От самых от дверей ведет
Дорога вдаль и вдаль.
Но кто по ней куда пойдет
И кто куда когда придет -
Уж не моя печаль.
Кто хочет, пусть выходит в путь -
Зовет его закат.
А мне пора с пути свернуть,
Пора в трактире отдохнуть,
Соснуть у камелька.
 
 
   Последние слова Бильбо не то что пропел, а просто пробормотал, уронил голову на грудь и крепко заснул.
   Сгущались вечерние сумерки, все ярче пылал камин; они смотрели на уснувшего Бильбо, на его спокойную улыбку. Сэм окинул взглядом комнату, поглядел, как тени пляшут по стенам, и тихо сказал:
   – Ох, господин Фродо, не больно-то он много написал с тех самых пор. И нашу повесть вряд ли напишет.
   Бильбо приоткрыл один глаз, будто услышал, и поудобней уселся в кресле.
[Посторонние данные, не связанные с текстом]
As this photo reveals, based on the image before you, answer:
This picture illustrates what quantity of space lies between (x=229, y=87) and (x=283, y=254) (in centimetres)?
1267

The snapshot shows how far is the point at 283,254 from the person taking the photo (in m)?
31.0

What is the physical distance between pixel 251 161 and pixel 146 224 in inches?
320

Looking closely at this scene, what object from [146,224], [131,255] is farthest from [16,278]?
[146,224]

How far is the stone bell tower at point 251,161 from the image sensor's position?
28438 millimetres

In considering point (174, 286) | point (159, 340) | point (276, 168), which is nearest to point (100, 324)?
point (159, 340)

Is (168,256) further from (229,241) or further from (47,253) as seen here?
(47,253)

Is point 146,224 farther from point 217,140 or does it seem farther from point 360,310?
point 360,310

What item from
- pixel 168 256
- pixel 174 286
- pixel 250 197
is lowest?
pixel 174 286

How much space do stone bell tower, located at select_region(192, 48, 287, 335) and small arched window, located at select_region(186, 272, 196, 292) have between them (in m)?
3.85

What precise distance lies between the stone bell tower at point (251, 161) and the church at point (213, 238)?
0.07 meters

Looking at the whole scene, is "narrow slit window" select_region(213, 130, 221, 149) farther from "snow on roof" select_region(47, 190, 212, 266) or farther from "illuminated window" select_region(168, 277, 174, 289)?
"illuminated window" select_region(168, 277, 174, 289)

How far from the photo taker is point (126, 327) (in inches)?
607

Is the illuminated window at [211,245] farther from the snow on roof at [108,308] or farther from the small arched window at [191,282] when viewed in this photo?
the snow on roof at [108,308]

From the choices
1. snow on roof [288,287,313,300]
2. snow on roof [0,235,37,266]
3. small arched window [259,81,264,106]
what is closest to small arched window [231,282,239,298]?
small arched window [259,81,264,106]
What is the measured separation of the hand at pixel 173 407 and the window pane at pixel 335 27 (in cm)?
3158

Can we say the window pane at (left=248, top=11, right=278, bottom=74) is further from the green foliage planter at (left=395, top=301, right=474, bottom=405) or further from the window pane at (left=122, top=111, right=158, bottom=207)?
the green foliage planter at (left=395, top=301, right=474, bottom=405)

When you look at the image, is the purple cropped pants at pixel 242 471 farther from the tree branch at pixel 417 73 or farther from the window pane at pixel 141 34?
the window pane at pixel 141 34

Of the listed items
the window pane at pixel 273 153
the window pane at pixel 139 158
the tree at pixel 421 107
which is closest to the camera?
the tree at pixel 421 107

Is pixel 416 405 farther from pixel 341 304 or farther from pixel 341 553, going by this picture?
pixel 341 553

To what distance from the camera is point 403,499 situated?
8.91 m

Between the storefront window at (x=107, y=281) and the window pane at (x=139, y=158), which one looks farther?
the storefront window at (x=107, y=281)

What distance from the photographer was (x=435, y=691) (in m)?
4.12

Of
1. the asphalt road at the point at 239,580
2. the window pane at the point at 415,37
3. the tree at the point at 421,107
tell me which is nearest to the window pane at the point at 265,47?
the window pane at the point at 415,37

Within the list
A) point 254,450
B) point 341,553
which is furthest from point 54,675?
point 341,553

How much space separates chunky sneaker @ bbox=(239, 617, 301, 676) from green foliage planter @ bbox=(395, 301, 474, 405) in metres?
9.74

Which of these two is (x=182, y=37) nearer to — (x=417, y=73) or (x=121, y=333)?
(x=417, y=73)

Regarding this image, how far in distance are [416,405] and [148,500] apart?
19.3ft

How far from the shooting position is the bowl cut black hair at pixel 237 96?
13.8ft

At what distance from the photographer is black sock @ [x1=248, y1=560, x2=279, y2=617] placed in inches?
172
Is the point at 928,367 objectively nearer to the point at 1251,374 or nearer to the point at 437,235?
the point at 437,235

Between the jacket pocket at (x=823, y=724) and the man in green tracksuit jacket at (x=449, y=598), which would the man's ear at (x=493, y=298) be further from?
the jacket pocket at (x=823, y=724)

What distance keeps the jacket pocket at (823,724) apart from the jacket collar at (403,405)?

   – Ну так-таки клонит и клонит в сон, – сказал он. – А уж ежели писать, так писать стихи, что ли. Фродо, друг ты мой любезный, ты как, не откажешься немножко навести у меня порядок? Ну, прибери бумажки, заметки, дневник мой и, пожалуй что, возьми-ка ты все это с собой, а? У меня, понимаешь, как-то не было времени разобраться. Сэм тебе поможет, как сумеет, а ежели что получится, приезжай, я прогляжу. Придираться, честное слово, не буду.
   – Конечно же! – сказал Фродо. – И, само собой, скоро вернусь: нынче это не путь, а прогулка. Государь позаботится, при нем все дороги станут безопасны.
   – Бот и спасибо тебе, милый ты мой! – сказал Бильбо. – Облегчил ты мою душу.
   И немедля заснул крепче прежнего.
   На другой день Гэндальф и хоббиты прощались с Бильбо у него в комнате: на холод он выходить не хотел; потом попрощались с Элрондом и со всеми его домочадцами.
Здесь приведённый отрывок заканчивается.